**Dataset entries**
=== Section Start ===
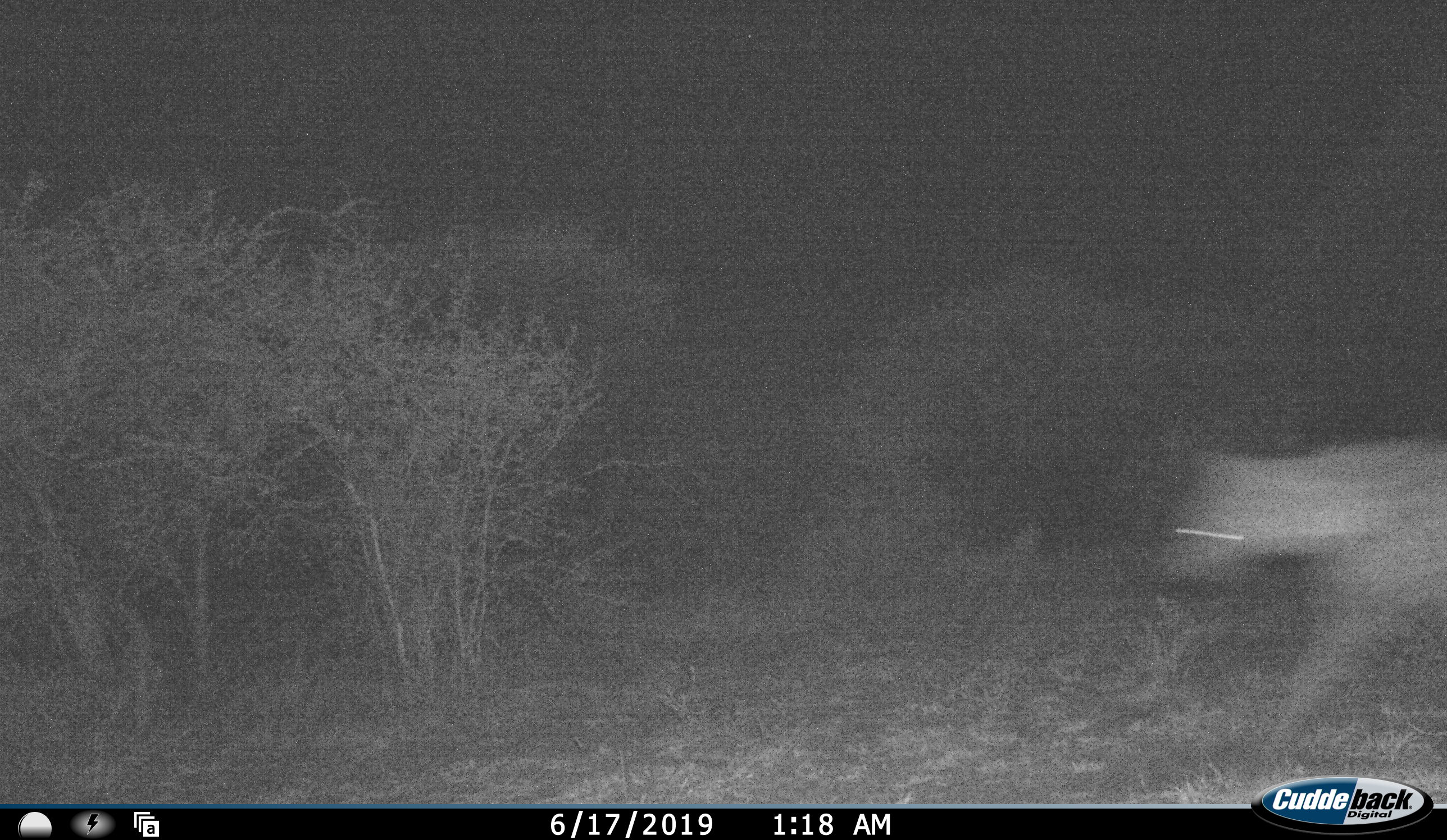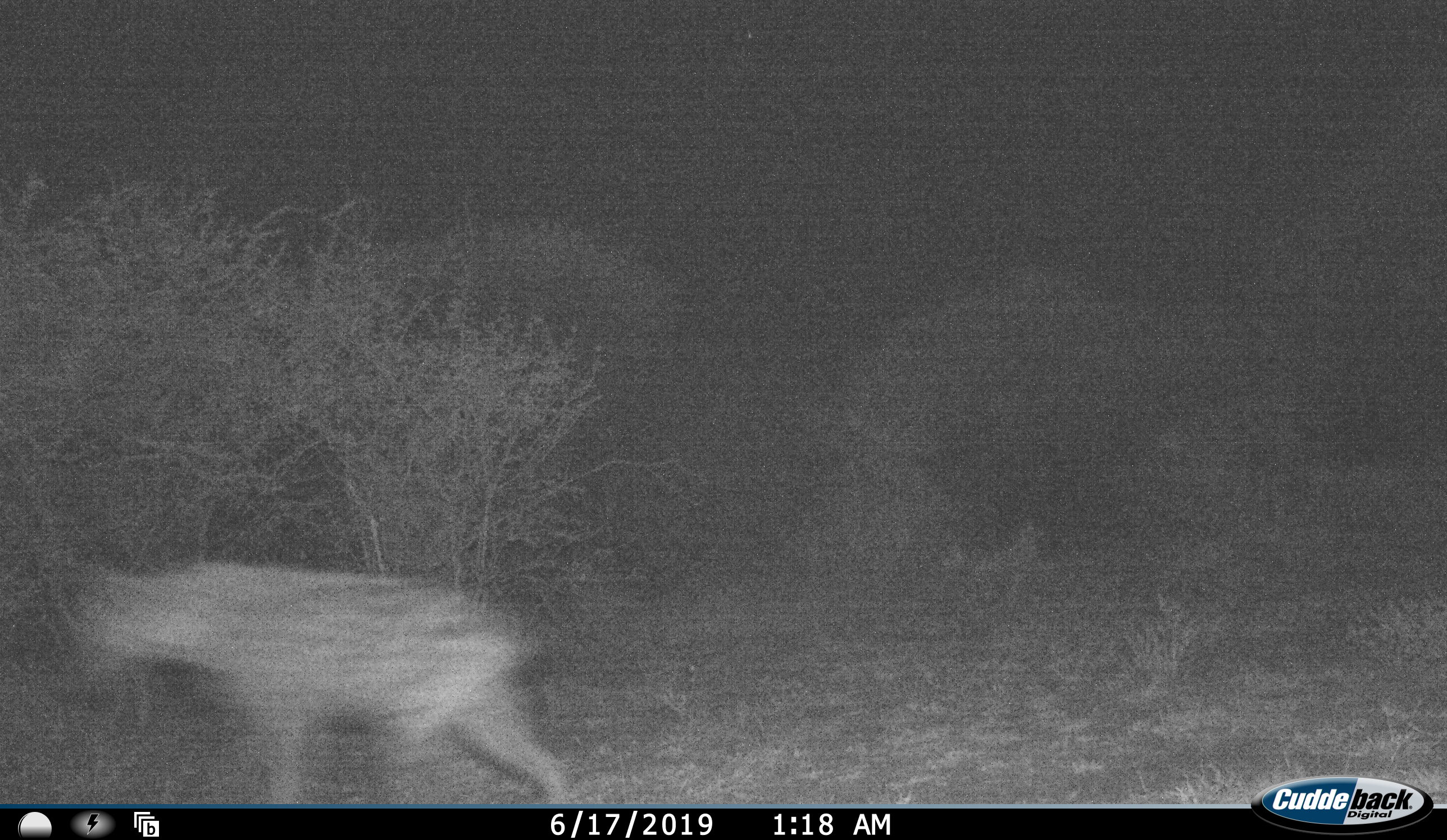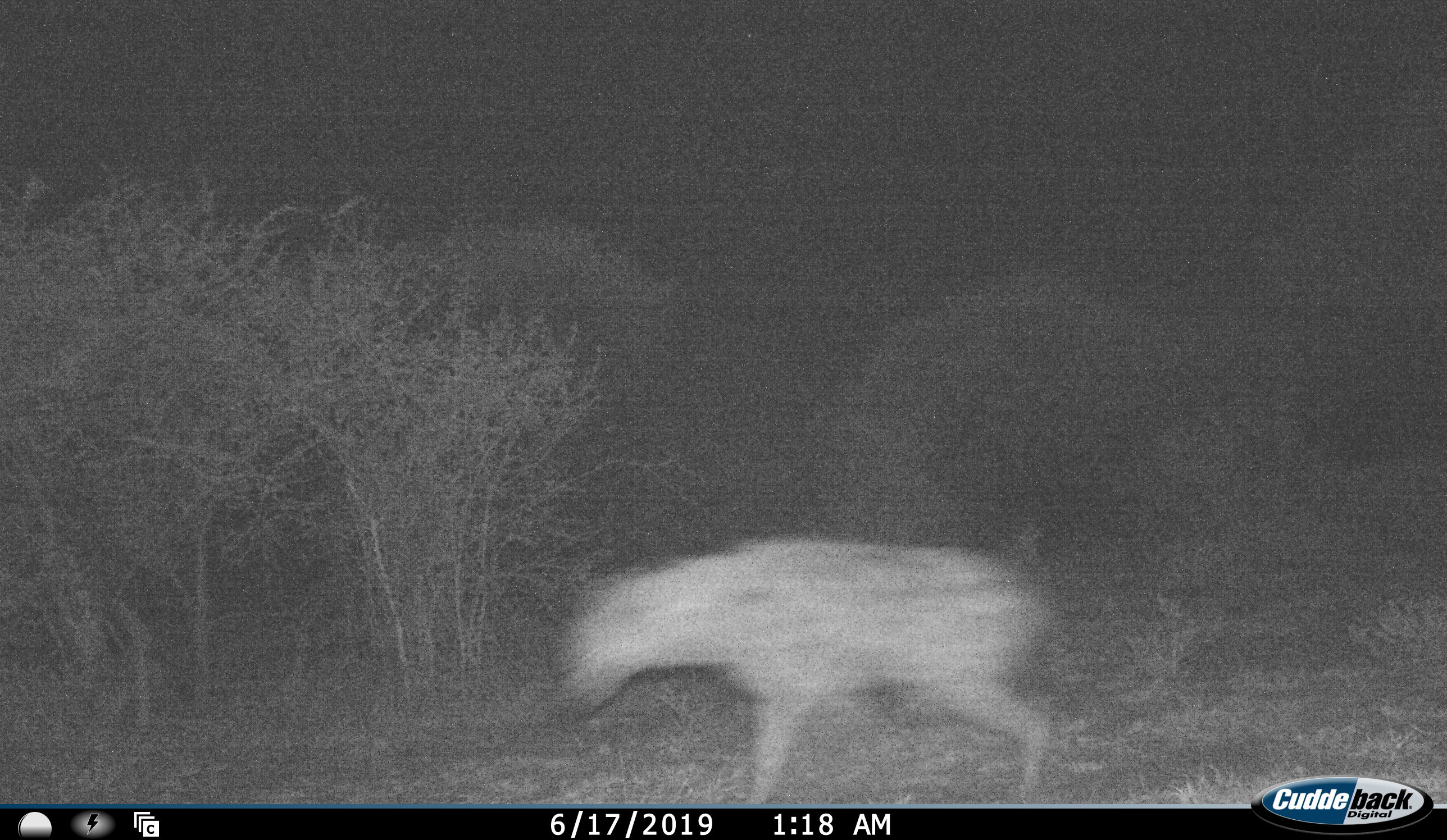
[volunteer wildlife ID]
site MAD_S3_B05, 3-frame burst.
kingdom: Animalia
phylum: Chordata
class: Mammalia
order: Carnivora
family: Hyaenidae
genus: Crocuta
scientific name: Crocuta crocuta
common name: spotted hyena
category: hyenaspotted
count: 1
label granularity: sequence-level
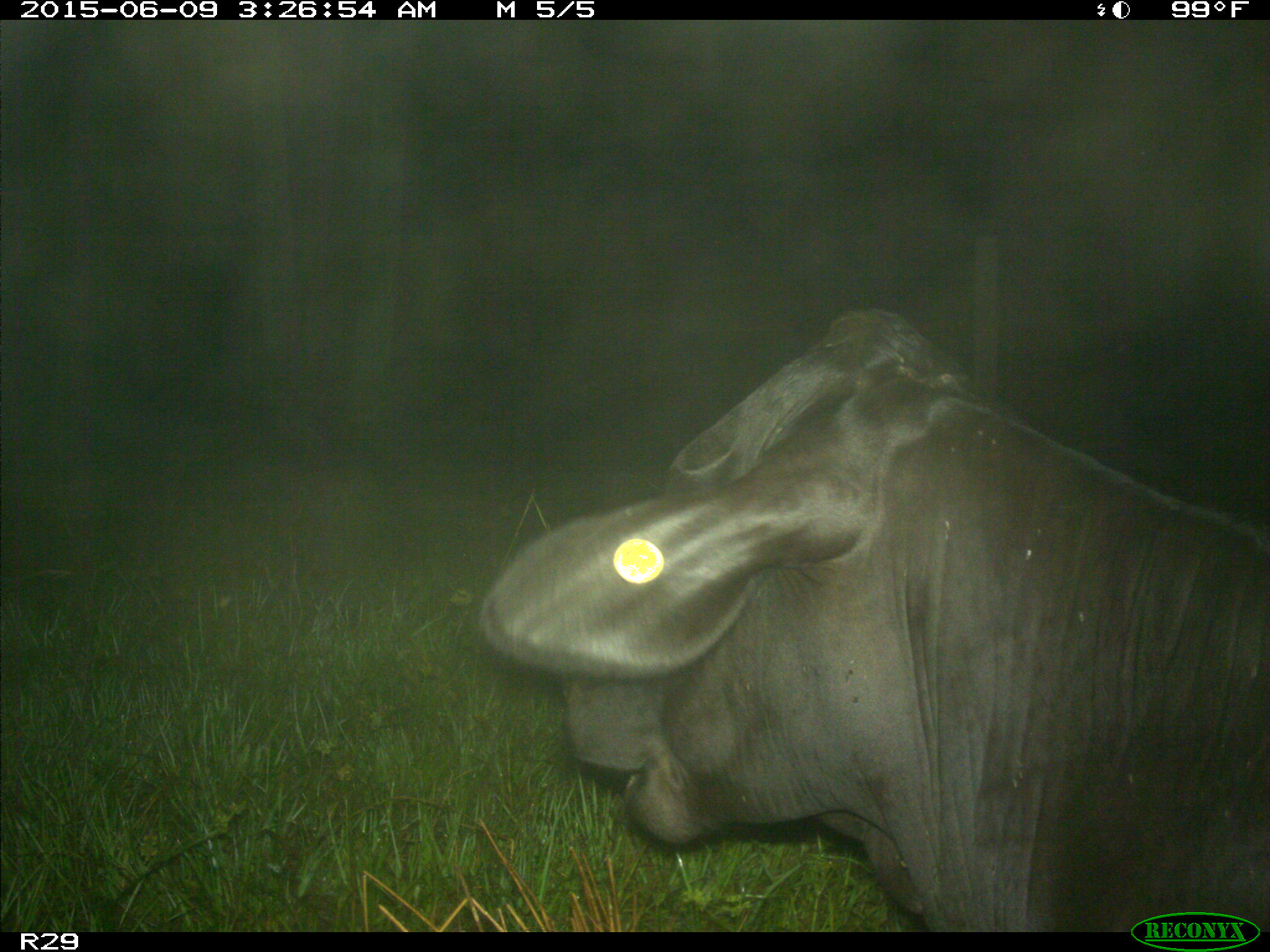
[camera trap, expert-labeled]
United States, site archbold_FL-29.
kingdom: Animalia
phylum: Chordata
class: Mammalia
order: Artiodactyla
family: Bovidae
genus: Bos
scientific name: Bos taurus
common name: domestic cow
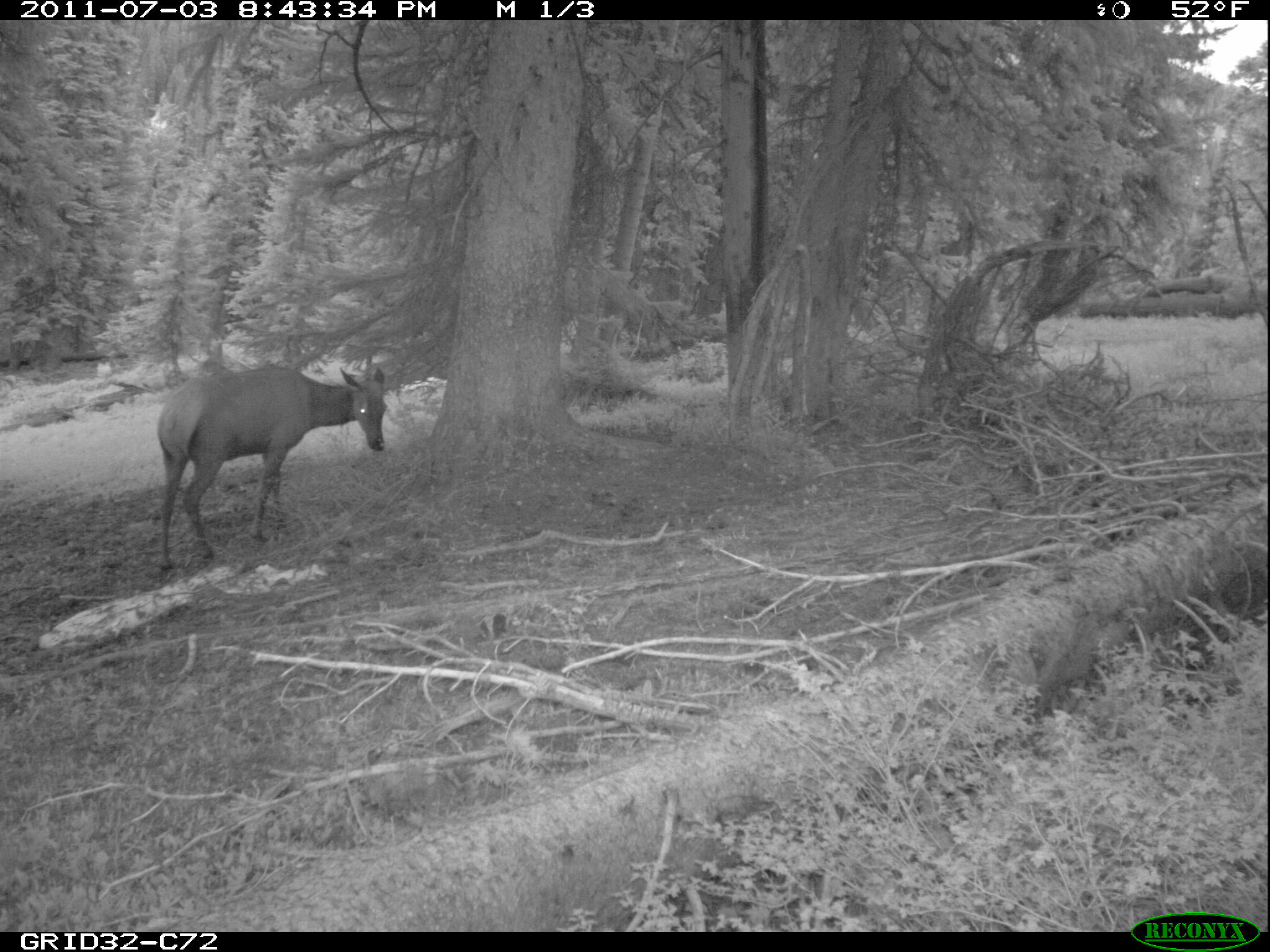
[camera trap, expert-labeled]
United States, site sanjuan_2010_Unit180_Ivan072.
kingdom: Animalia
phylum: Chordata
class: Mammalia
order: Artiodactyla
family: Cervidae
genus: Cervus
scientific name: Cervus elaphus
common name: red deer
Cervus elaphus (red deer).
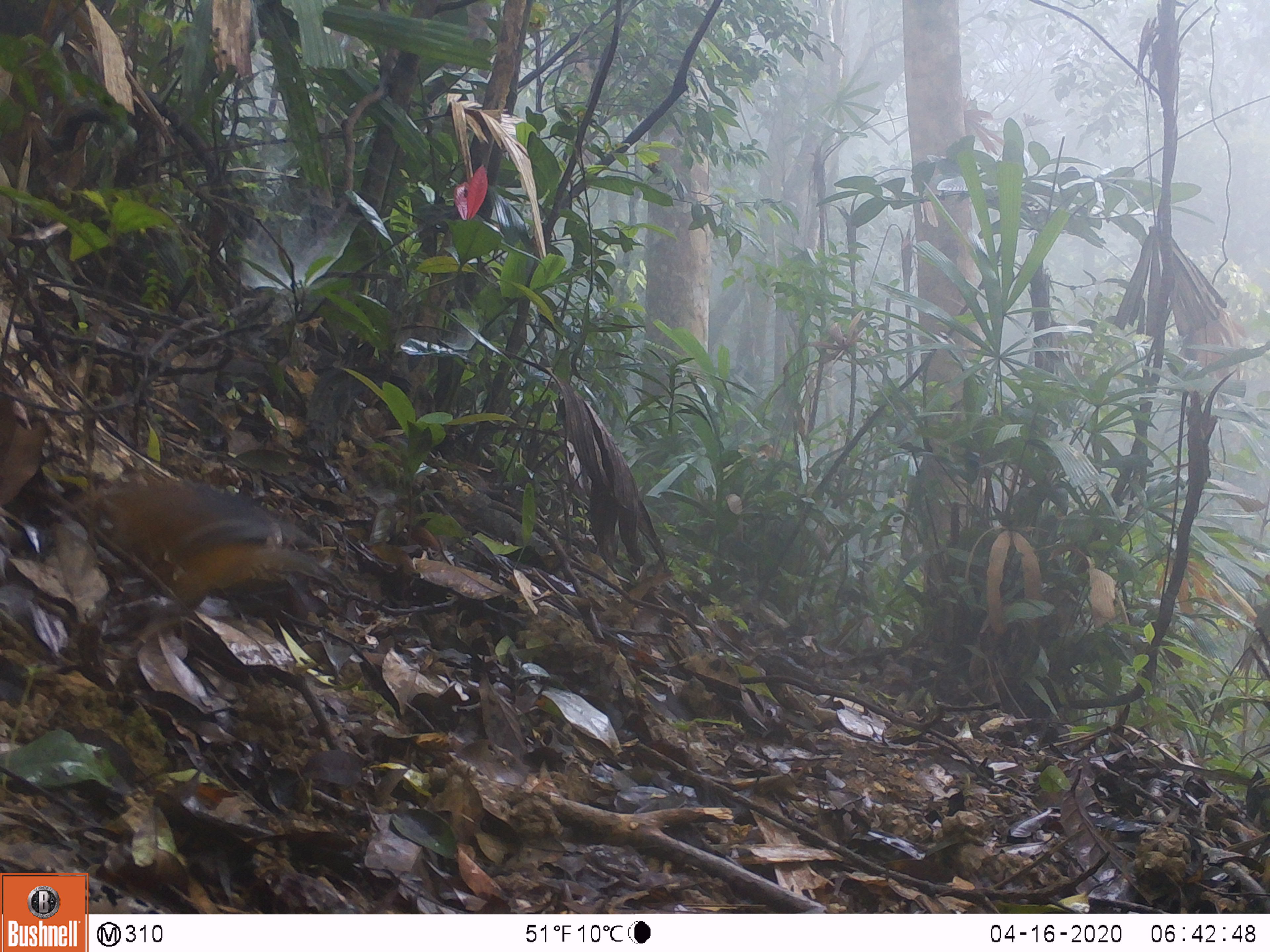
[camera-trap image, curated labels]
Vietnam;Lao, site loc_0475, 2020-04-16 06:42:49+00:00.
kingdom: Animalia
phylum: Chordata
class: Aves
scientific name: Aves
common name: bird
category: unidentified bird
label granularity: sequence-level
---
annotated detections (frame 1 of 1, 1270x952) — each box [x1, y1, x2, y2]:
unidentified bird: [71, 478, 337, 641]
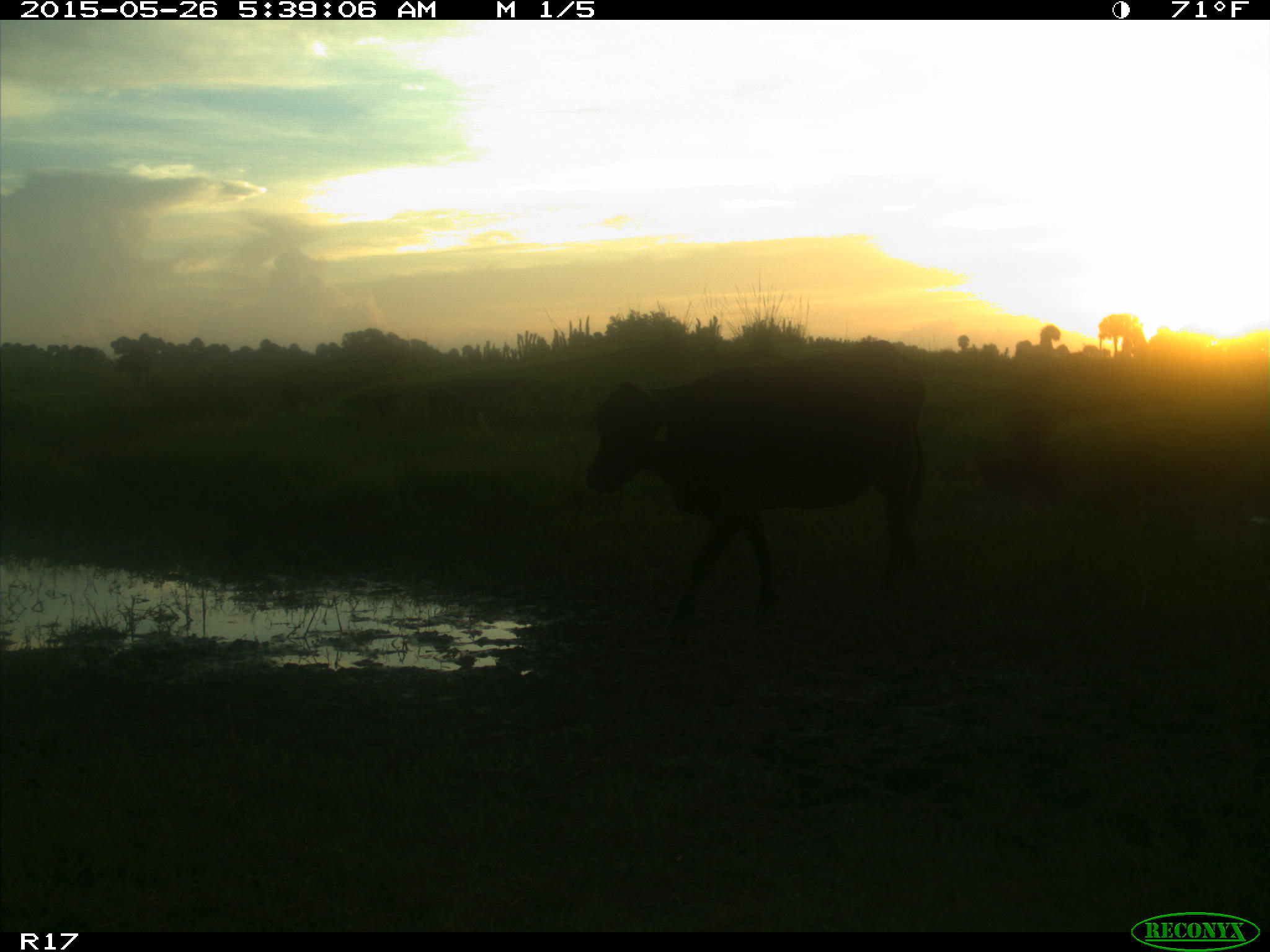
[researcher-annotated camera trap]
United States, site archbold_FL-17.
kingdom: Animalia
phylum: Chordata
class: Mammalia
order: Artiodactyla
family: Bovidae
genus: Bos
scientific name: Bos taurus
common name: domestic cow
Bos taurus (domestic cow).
=== Section End ===
**YOUR INSTRUCTIONS**
Print the line containing "[researcher-annotated camera trap]" and every line after it to the end of the records above, exactly as written, and nothing else.

**TASK SOLUTION**
[researcher-annotated camera trap]
United States, site archbold_FL-17.
kingdom: Animalia
phylum: Chordata
class: Mammalia
order: Artiodactyla
family: Bovidae
genus: Bos
scientific name: Bos taurus
common name: domestic cow
Bos taurus (domestic cow).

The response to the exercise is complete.